Cela représente une tendance à la baisse des prévisions des économistes, dont les pronostics indiquaient une croissance de 2,47% dans un sondage précédent en avril.

« Ne vous attendez pas, cette année ou l’année prochaine, à un retour de la croissance connue lors des dernières années », a averti Adrienne Warren, économiste principale à la Banque Scotia.

« Je crois que les consommateurs resteront prudents. Les entreprises le seront certainement, même lorsque nous atteindrons la période de restructuration. »

L’économiste principal de UBS Bunting Warburg, George Vasic, prévoit quant à lui une reprise « anémique » et pense que l’économie pourrait encore stagner jusqu’en 2003. Il prévoit que la croissance pourrait être négative dans le second et le troisième trimestre, cette année.

« La menace d’une récession n’est pas à écarter », prévient Vasic.

Le principal risque pour le Canada, qui a réussi à éviter un ralentissement économique aussi brutal qu’aux États-Unis, se situe dans la confiance des consommateurs et l’importance de la reprise économique prévue en sol américain.

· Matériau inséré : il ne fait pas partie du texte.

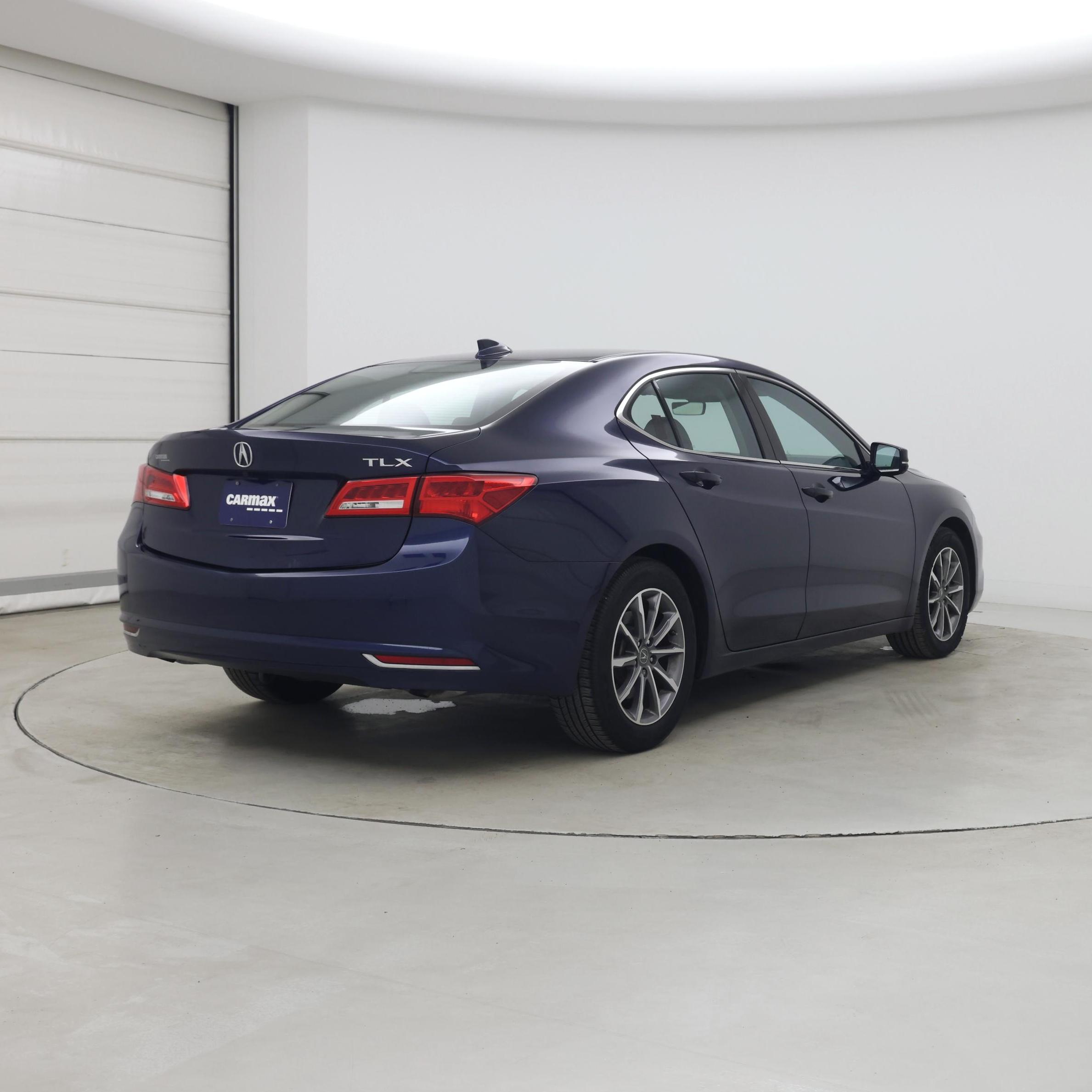 Thumbnail: 2020 Acura TLX - 8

« Si les consommateurs commencent à faire des économies, nous allons avoir des problèmes », indique Scott Kinnear, analyste industriel chez Merrill Lynch Canada.

Réduire les taux pour s’acorder une assurance

« La banque (centrale) peut s’accorder une assurance en réduisant les taux, avec l’espoir que cela garde les consommateurs dans le jeu au nord de la frontière », a ajouté Kinnear.

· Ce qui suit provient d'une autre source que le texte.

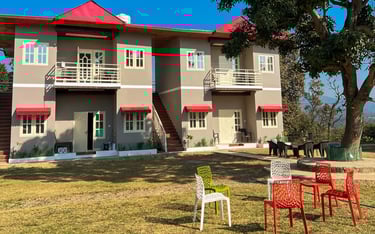 Green Acres Homestay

« Mais principalement, c’est le sud de la frontière qui décidera de l’avenir et le plus tôt qu’ils renverseront la situation, le mieux ce sera pour nos exportations ».

La plupart des économistes prévoient que le cycle de facilitation du crédit au Canada — la Banque du Canada a abaissé cette année ses taux d’intérêt de 6% à 4,50% — prendra fin au quatrième trimestre.

Ils indiquent que la banque centrale devrait adopter une position neutre jusqu’au troisième trimestre de 2002, avant de peut-être augmenter les taux.

Les économistes s’attendent à ce que le dollar canadien termine l’année, en moyenne, à 1,4975$ contre le dollar américain, ou 68 cents US, un gain de 3 cents US par rapport au niveau actuel.

Le taux de chômage au Canada devrait se tenir autour de 7,2% dans la prochaine année — en juin, il conservait sa cote de 7% pour un quatrième mois consécutif — avant de diminuer au troisième trimestre de 2002.

Tous les économistes sondés croient que l’inflation de base, qui exclut les secteurs volatils de l’alimentation et de l’énergie, a atteint un sommet et devrait décliner progressivement jusqu’à 2,1%.

Ces estimations s’accordent avec celles du gouverneur de la banque centrale, David Dodge, qui prévenait à la fin juin que l’inflation serait volatile pour une période de deux mois avant de s’immobiliser autour de 2% à la fin de l’année, à condition que les prix du pétrole et du gaz naturel se stabilisent.